Tuhaf bir haller oluyor bana bu ara… Sanki daha bir hissetmeye başladım insan ırkı dışındaki canlıları… Artık ağaçları kesenlere daha çok sinirleniyorum, yürüyüş yaparken karşıma çıkan çiçeklere “Sizi görüyorum. Çok güzelsiniz, iyi ki buradasınız” diyorum, avlanmaya çıkanları anlayamıyorum, hayvanları zevk uğruna nasıl öldürebilirler diye, hele o hayvanlara tecavüz edenler…

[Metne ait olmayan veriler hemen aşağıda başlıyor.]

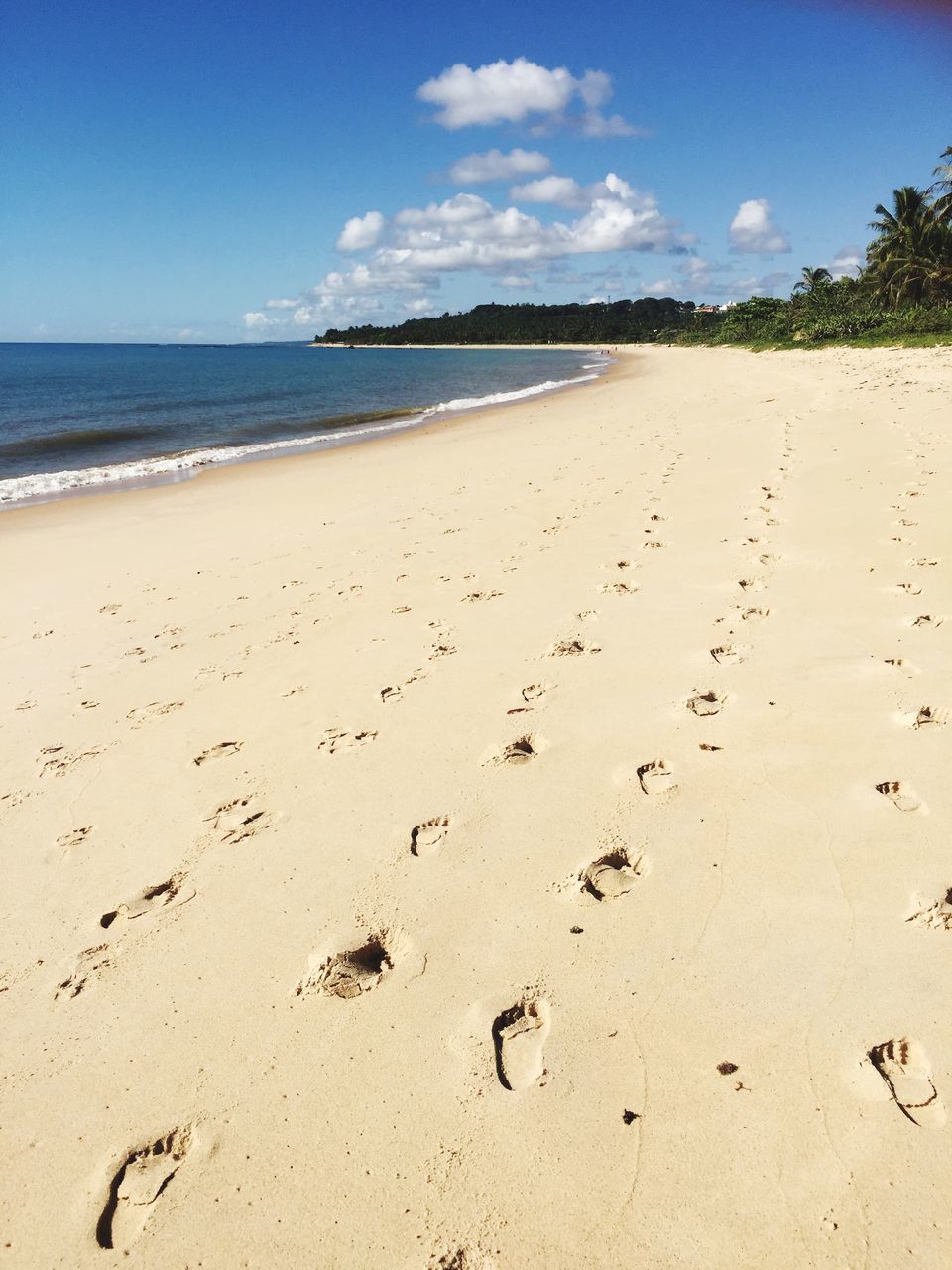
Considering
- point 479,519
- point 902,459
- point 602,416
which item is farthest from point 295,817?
point 602,416

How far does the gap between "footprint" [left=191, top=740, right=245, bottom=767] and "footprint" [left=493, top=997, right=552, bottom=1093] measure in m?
2.27

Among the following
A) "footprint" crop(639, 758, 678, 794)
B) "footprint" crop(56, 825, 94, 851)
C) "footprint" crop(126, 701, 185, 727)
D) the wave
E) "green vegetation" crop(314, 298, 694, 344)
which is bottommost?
"footprint" crop(56, 825, 94, 851)

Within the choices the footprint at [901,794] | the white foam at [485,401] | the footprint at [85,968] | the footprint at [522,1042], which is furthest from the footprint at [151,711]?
the white foam at [485,401]

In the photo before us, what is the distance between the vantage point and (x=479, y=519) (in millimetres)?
8242

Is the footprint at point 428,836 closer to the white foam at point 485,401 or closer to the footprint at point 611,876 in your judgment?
the footprint at point 611,876

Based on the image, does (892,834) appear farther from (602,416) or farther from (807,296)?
(807,296)

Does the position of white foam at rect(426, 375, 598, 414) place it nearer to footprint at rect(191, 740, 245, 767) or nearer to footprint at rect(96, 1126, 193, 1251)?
footprint at rect(191, 740, 245, 767)

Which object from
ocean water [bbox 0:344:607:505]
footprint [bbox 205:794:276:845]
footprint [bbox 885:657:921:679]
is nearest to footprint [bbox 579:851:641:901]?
footprint [bbox 205:794:276:845]

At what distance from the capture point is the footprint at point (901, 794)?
2797mm

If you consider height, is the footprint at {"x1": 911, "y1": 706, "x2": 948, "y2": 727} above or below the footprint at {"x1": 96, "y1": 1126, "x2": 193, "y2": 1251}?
above

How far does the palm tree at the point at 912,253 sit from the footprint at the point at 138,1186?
5308 centimetres

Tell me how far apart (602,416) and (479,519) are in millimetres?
11420

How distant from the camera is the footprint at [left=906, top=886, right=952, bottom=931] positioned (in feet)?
7.42

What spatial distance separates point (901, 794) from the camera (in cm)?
287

Bakış açını değiştirip tüm canlılara empatiyle yaklaşabilir misin?

Şimdi de hayatımın dönüşüm noktalarından birindeyim sanırım. Bir anda vejetaryanlığın ne olduğu, tam olarak ne düşündükleri, hissettikleri konusunda içimde bir merak uyandı. Bir anda dediğimiz şeyler de bir süreç aslında… Biz fark etmeyebiliyoruz gelişim sürecini. “Bir anda” diye tanımladığımız durum sadece bilinç yüzeyine çıktığı zaman oluyor genelde.

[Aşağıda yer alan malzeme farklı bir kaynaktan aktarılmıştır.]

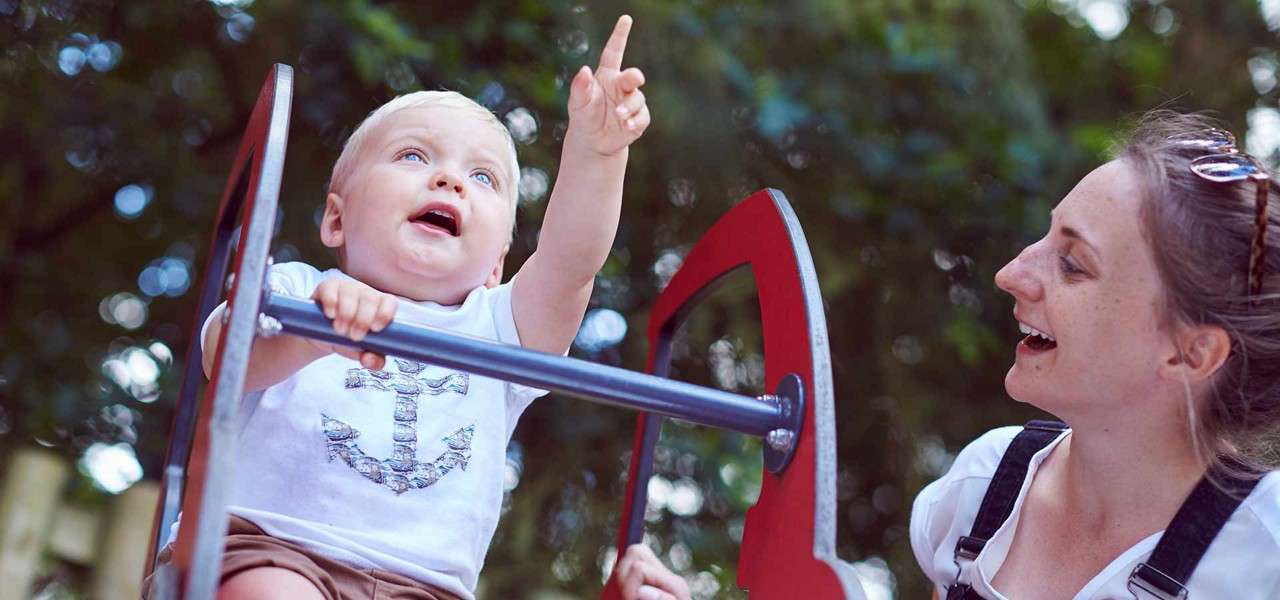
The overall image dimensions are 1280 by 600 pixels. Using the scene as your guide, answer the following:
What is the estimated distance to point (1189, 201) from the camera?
1552 mm

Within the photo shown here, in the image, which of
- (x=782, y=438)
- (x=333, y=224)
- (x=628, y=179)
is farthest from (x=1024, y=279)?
(x=628, y=179)

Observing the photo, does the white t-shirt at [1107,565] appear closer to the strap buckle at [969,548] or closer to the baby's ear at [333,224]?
the strap buckle at [969,548]

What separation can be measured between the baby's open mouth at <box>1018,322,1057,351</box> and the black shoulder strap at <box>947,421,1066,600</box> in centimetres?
15

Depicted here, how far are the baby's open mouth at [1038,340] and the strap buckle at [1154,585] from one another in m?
0.25

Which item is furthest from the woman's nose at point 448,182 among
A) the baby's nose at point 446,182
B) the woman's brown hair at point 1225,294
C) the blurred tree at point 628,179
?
the blurred tree at point 628,179

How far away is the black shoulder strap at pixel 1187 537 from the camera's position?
57.4 inches

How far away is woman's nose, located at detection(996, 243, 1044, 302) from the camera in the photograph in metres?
1.59

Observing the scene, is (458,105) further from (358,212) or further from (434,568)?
(434,568)

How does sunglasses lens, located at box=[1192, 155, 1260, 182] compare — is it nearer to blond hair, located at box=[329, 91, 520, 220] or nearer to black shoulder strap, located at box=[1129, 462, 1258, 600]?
black shoulder strap, located at box=[1129, 462, 1258, 600]

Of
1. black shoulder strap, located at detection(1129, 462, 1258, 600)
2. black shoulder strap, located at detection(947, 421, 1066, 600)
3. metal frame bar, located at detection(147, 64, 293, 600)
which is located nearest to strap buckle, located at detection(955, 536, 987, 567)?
black shoulder strap, located at detection(947, 421, 1066, 600)

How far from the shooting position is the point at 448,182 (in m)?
1.56

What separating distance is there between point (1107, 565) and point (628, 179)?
5.17ft

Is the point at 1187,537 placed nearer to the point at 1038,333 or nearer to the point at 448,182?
the point at 1038,333

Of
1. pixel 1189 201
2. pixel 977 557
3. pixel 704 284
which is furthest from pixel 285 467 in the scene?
pixel 1189 201
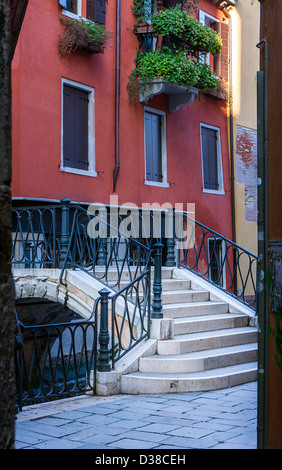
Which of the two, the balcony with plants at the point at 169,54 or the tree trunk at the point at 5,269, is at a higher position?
the balcony with plants at the point at 169,54

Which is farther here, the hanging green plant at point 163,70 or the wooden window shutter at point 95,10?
the hanging green plant at point 163,70

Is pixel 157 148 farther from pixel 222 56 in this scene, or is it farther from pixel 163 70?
pixel 222 56

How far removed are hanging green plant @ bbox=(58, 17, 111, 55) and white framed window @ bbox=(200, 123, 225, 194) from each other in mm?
4748

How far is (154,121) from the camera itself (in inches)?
587

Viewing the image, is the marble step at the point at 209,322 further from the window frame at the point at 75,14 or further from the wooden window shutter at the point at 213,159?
the wooden window shutter at the point at 213,159

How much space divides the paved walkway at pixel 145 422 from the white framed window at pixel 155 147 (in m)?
7.83

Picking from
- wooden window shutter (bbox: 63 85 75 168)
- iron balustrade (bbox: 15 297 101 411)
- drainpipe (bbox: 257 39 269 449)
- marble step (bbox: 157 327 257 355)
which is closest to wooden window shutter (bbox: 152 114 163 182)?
wooden window shutter (bbox: 63 85 75 168)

Etle beslenen bir insanım. Bugüne kadarki hayatım böyle geçti en azından. Ve içimde uyanan merakla ise sadece vejetaryanların/veganların bakış açılarını görmek istedim. Vejetaryan bir arkadaşıma bu konuda sorular sorarken bana bir kitap tavsiye etti: Sharon Gannon’un Yoga ve Vejetaryanlık isimli kitabı. Okudum. Okurken epey bir rahatsız oldum, bazı kısımlarda perişan oldum. Derken kitap bittiğinden beri pek et de yiyemez oldum. “Vejetaryanım” demek fazla iddialı ama ben de “bana neler oluyor?” diyorum şu sıra.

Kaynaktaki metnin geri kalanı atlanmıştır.